Hechos para personas desconocidas, vendidos a personas desconocidas que evidentemente pagaban buenos precios por ellos. (¿Por qué no compramos uno nosotros? —preguntaba Germaine a su abuelo—. ¿Por qué no podemos llevarnos uno a casa?).
«Reloj Celestial» era el edredón más grande, pero Matilde lo estaba haciendo para ella. Ése no estaba en venta. De cerca parecía un edredón chiflado porque era asimétrico, con cuadrados que contrastaban no sólo por sus colores o diseños, sino también por la textura.
—Toca este cuadrado, ahora toca este otro —decía Matilde suavemente, tomando la mano de Germaine—, y ahora este… ¿Lo ves?
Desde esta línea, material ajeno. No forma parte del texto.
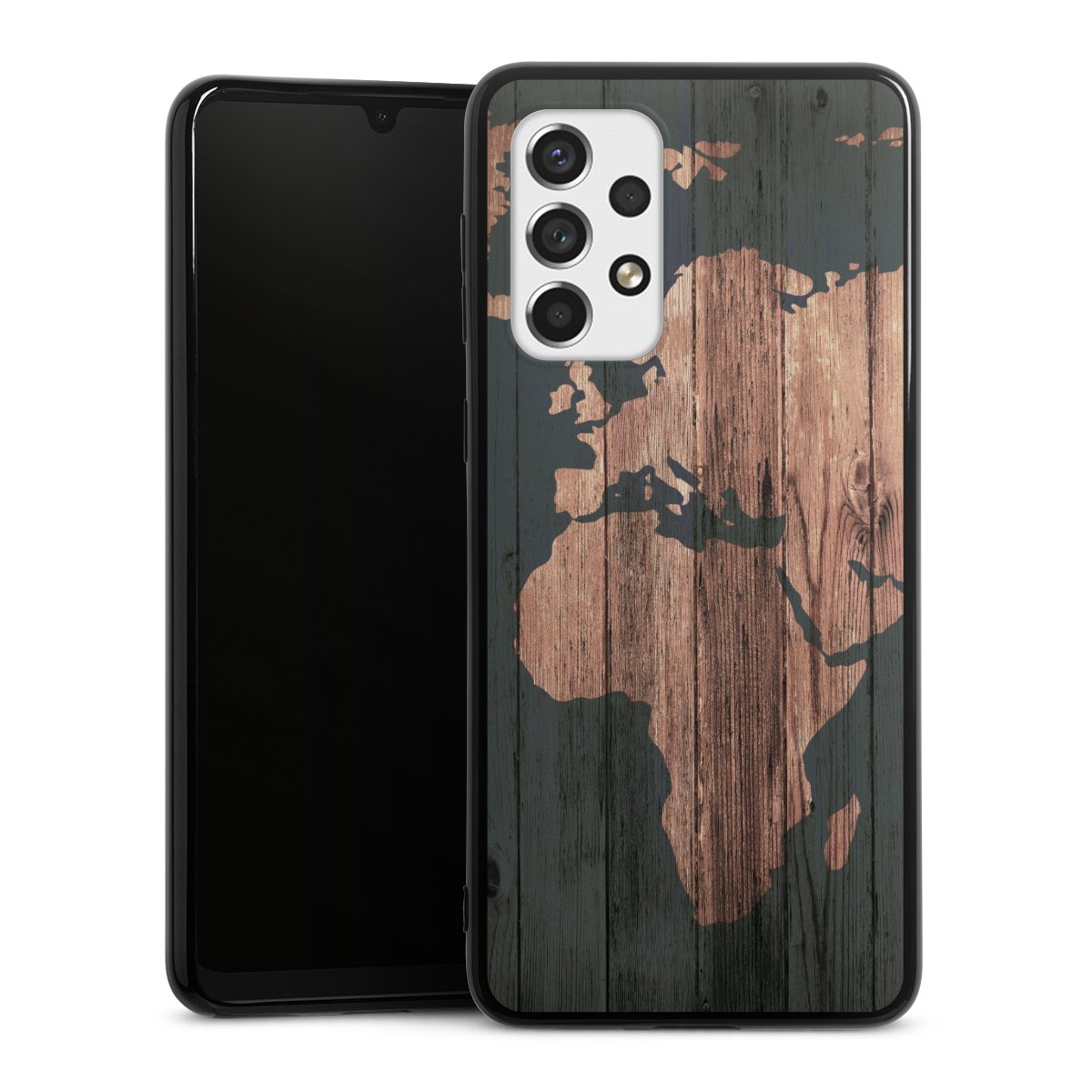 Silikon Case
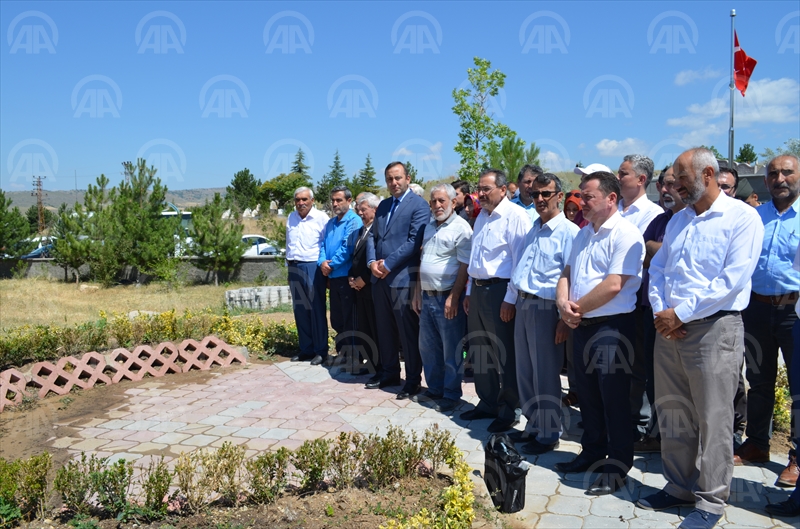 15 Temmuz Demokrasi ve Milli Birlik Günü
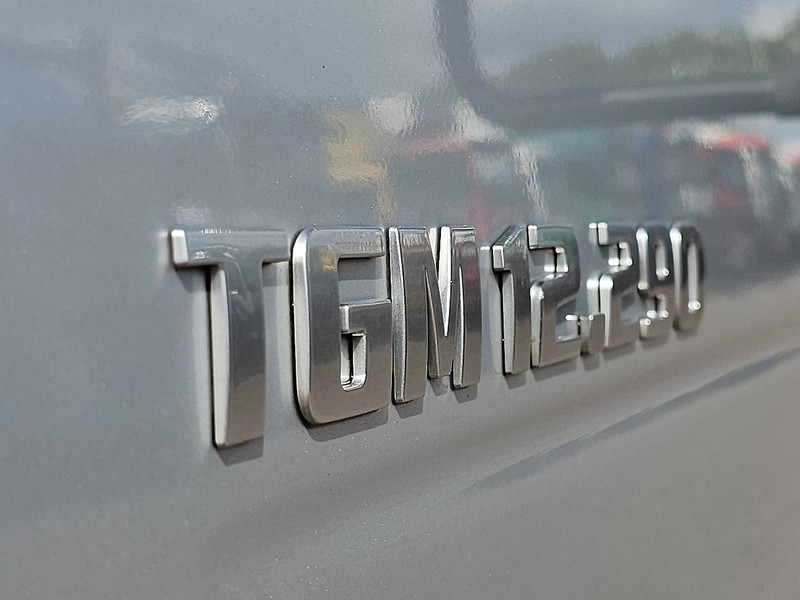 Caminhão furgão MAN 12.290 TGM AIRCO LIFT WB 513: foto 13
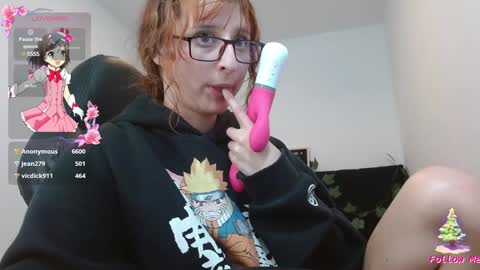 celesteayase online show from January 5, 5:20 am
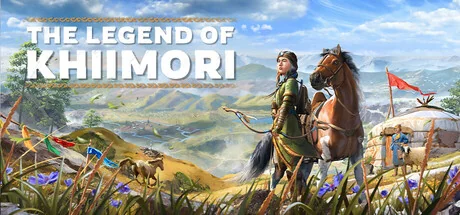 风之马传说/The Legend of Khiimori（更新v0.9.3）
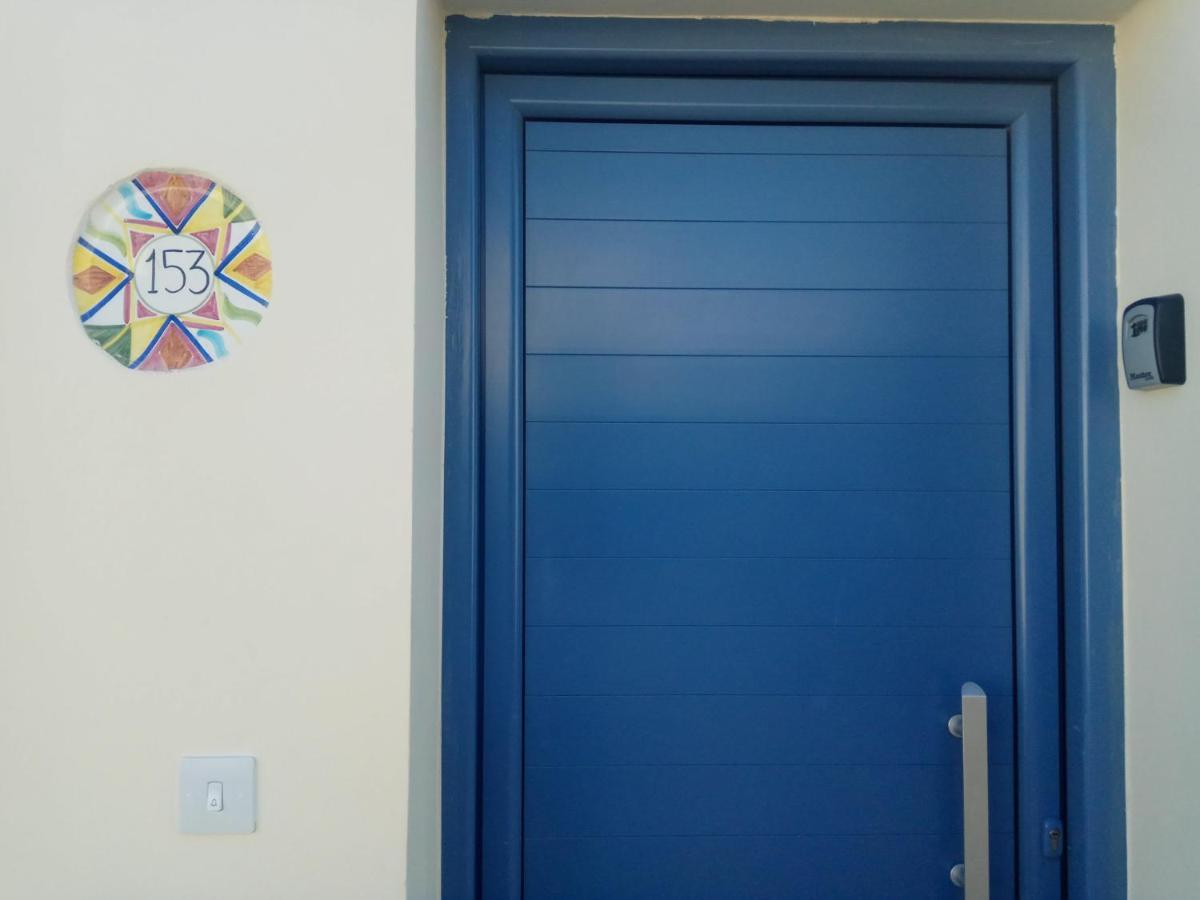 Phaedrus Living Seaview Luxury Flat Limnaria 153 Apartment Paphos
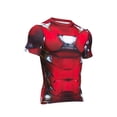 thumbnail image 1 of Camiseta comprension Under Armour Iron Man GYM GALA Hombre Under Armour 1273694525/Camiseta/Casual, 1 of 5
Cierra los ojos.
Lana áspera, lana fina, satén, encaje, arpillera, algodón, seda, brocado, cáñamo, pequeños pliegues. Germaine cerraba los ojos con fuerza y tocaba los cuadrados viéndolos con los dedos, leyéndolos.
—¿Comprendes? —preguntaba Matilde.
Noel se quejaba de que «Reloj Celestial» le dañaba los ojos. Había que mirarlo a cierta distancia para apreciar su diseño y aun así era demasiado complicado. Le daba dolor de cabeza.
—¿Por qué no bordas un bonito edredón de satén, pequeño y sencillo? —le dijo a Matilde—. Pequeñito, agradable.
—Hago lo que hago —respondió ella, cortante.
En ocasiones, ya de regreso en el castillo, Germaine cerraba los ojos y recreaba mentalmente la cabaña de Matilde. Veía a las gallinas blancas picoteando en el polvo, a la única vaca lechera de cara blanca, y a Foxy, el gato naranja rojizo, mucho más amable que los del castillo. (Las crías de Mahalaleel andaban por todas partes, metiéndose entre los pies, y aunque eran de una belleza despampanante, hasta las hembras tenían mal genio. Uno no podía evitar acariciarlos —tan seductores eran—, pero se arriesgaba a recibir un arañazo). Matilde tenía un cardenal en una jaula de mimbre; piaba y chillaba como un pájaro doméstico. Germaine lo veía en su mente, las plumas de color rojo chillón, el pico naranja y grueso. Y las malvas, al fondo del jardín de la cocina. Y en el lavadero, la tina de madera y el «mazo», un tubo largo de hojalata acampanado en la punta. Había una mantequera de cerámica con un batidor de madera. Una rueca. Un telar que usaba Matilde para tejer alfombras en secciones de un metro de ancho, con ovillos de retales teñidos. (Tejer era una labor ardua, más aún que coser edredones. Lo más difícil era dar con el número adecuado de ovillos para cada franja). En la sala de estar había una vieja cocina de hierro que quemaba leña; y la cama de Matilde, que consistía en un sencillo catre de cuatro columnas con blancos faldones fruncidos, un colchón de cáscaras de maíz y plumas, y uno de los edredones de Matilde como colcha. Las almohadas altas de plumas de ganso tenían fundas blancas almidonadas con bordes de encaje hecho a mano. Germaine se echaba la siesta en esa cama más de una vez, con Foxy hecho un ovillo a su lado.
—¿Por qué no podemos ir a vivir con la tía Matilde? —preguntaba Germaine, con tono quejumbroso.
—No querrás abandonar a tu madre y a tu padre, ¿no? —le regañó su abuelo—. ¡Hay que ver las cosas que se te ocurren!
Germaine se metió un dedo en la boca, luego otro, y luego otro más. Y se los chupó, desafiante.